Investments on new HR programs, especially technology-run programs are very costly. Tiffin shared that she managed leadership pushback for her initial proposals by building and presenting a real-life application case.

“I think initially the pushback was, ’how are you going to pay for this?’” she said.

Her first successful investment was for a recruitment and onboarding module. Someone on her team had just resigned, so she turned it into an opportunity to demonstrate how much time and cost-savings would be made with the new program.

“Before diving in and replacing that position I used that opportunity to get my first investment in and to actually get the recruitment onboarding module launched,” she said.

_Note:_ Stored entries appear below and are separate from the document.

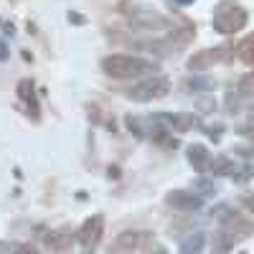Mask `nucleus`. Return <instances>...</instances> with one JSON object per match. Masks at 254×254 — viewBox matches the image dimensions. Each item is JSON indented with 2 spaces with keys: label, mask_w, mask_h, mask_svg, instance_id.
Masks as SVG:
<instances>
[{
  "label": "nucleus",
  "mask_w": 254,
  "mask_h": 254,
  "mask_svg": "<svg viewBox=\"0 0 254 254\" xmlns=\"http://www.w3.org/2000/svg\"><path fill=\"white\" fill-rule=\"evenodd\" d=\"M102 71L112 79H135L142 74L158 71V64L142 56H130V54H112L102 59Z\"/></svg>",
  "instance_id": "1"
},
{
  "label": "nucleus",
  "mask_w": 254,
  "mask_h": 254,
  "mask_svg": "<svg viewBox=\"0 0 254 254\" xmlns=\"http://www.w3.org/2000/svg\"><path fill=\"white\" fill-rule=\"evenodd\" d=\"M168 92H171V79L160 76V74H153L150 79H145V81L135 84V87H130L125 92V97L132 99V102H153V99L168 97Z\"/></svg>",
  "instance_id": "2"
},
{
  "label": "nucleus",
  "mask_w": 254,
  "mask_h": 254,
  "mask_svg": "<svg viewBox=\"0 0 254 254\" xmlns=\"http://www.w3.org/2000/svg\"><path fill=\"white\" fill-rule=\"evenodd\" d=\"M247 20H249V15H247L244 8H239V5L226 8V3H221L216 8V13H214V31L234 33V31H242L247 26Z\"/></svg>",
  "instance_id": "3"
},
{
  "label": "nucleus",
  "mask_w": 254,
  "mask_h": 254,
  "mask_svg": "<svg viewBox=\"0 0 254 254\" xmlns=\"http://www.w3.org/2000/svg\"><path fill=\"white\" fill-rule=\"evenodd\" d=\"M249 234H254V226L242 219V216H229L224 229H221V242H219V249H231L237 247L239 242H244Z\"/></svg>",
  "instance_id": "4"
},
{
  "label": "nucleus",
  "mask_w": 254,
  "mask_h": 254,
  "mask_svg": "<svg viewBox=\"0 0 254 254\" xmlns=\"http://www.w3.org/2000/svg\"><path fill=\"white\" fill-rule=\"evenodd\" d=\"M102 234H104V219L97 214V216H89L87 221L81 224V229L76 231V239H79L81 249L89 252V249H97Z\"/></svg>",
  "instance_id": "5"
},
{
  "label": "nucleus",
  "mask_w": 254,
  "mask_h": 254,
  "mask_svg": "<svg viewBox=\"0 0 254 254\" xmlns=\"http://www.w3.org/2000/svg\"><path fill=\"white\" fill-rule=\"evenodd\" d=\"M224 54H226V49H224V46L196 51L193 56L188 59V69H190V71H206V69L214 66V64H219V61L224 59Z\"/></svg>",
  "instance_id": "6"
},
{
  "label": "nucleus",
  "mask_w": 254,
  "mask_h": 254,
  "mask_svg": "<svg viewBox=\"0 0 254 254\" xmlns=\"http://www.w3.org/2000/svg\"><path fill=\"white\" fill-rule=\"evenodd\" d=\"M165 203L178 211H198L203 206V198L196 196V190H171L165 196Z\"/></svg>",
  "instance_id": "7"
},
{
  "label": "nucleus",
  "mask_w": 254,
  "mask_h": 254,
  "mask_svg": "<svg viewBox=\"0 0 254 254\" xmlns=\"http://www.w3.org/2000/svg\"><path fill=\"white\" fill-rule=\"evenodd\" d=\"M150 242L147 231H122V234L112 242L115 252H135V249H145Z\"/></svg>",
  "instance_id": "8"
},
{
  "label": "nucleus",
  "mask_w": 254,
  "mask_h": 254,
  "mask_svg": "<svg viewBox=\"0 0 254 254\" xmlns=\"http://www.w3.org/2000/svg\"><path fill=\"white\" fill-rule=\"evenodd\" d=\"M74 239H76V231H71V229H59V231H51L44 244H46V249H51V252H64V249H69V247L74 244Z\"/></svg>",
  "instance_id": "9"
},
{
  "label": "nucleus",
  "mask_w": 254,
  "mask_h": 254,
  "mask_svg": "<svg viewBox=\"0 0 254 254\" xmlns=\"http://www.w3.org/2000/svg\"><path fill=\"white\" fill-rule=\"evenodd\" d=\"M188 163L193 165L198 173H208V165H211V153L206 150L203 145H190V147H188Z\"/></svg>",
  "instance_id": "10"
},
{
  "label": "nucleus",
  "mask_w": 254,
  "mask_h": 254,
  "mask_svg": "<svg viewBox=\"0 0 254 254\" xmlns=\"http://www.w3.org/2000/svg\"><path fill=\"white\" fill-rule=\"evenodd\" d=\"M208 173H214V176H231L234 173V163H231L229 158H214L208 165Z\"/></svg>",
  "instance_id": "11"
},
{
  "label": "nucleus",
  "mask_w": 254,
  "mask_h": 254,
  "mask_svg": "<svg viewBox=\"0 0 254 254\" xmlns=\"http://www.w3.org/2000/svg\"><path fill=\"white\" fill-rule=\"evenodd\" d=\"M237 56H239L244 64H254V36H247L244 41H239Z\"/></svg>",
  "instance_id": "12"
},
{
  "label": "nucleus",
  "mask_w": 254,
  "mask_h": 254,
  "mask_svg": "<svg viewBox=\"0 0 254 254\" xmlns=\"http://www.w3.org/2000/svg\"><path fill=\"white\" fill-rule=\"evenodd\" d=\"M196 125H198L196 115H173V127H171V130H176V132H188L190 127H196Z\"/></svg>",
  "instance_id": "13"
},
{
  "label": "nucleus",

“Once I had that, I didn’t have to sell further on other benefits that are sometimes difficult to demonstrate to a finance team or an MD — [for instance] the cost to hire and the indirect cost of turnover.”

From there, “the results spoke for themselves” and her team was able to gain momentum and show that they were able to fill positions faster, thereby improving their sales and business bottomline.

“The momentum grew and then the next stage of investment was much easier,” she said.

“So we’ve actually done it as a three-phase process. Stage one started with recruitment and onboarding. We delivered the results, and added on the learning platform. Six months later, added on the performance module.

“I’m lucky that I’ve come from an environment where cost decisions or fair decisions had to be justified so I had the case prepared.”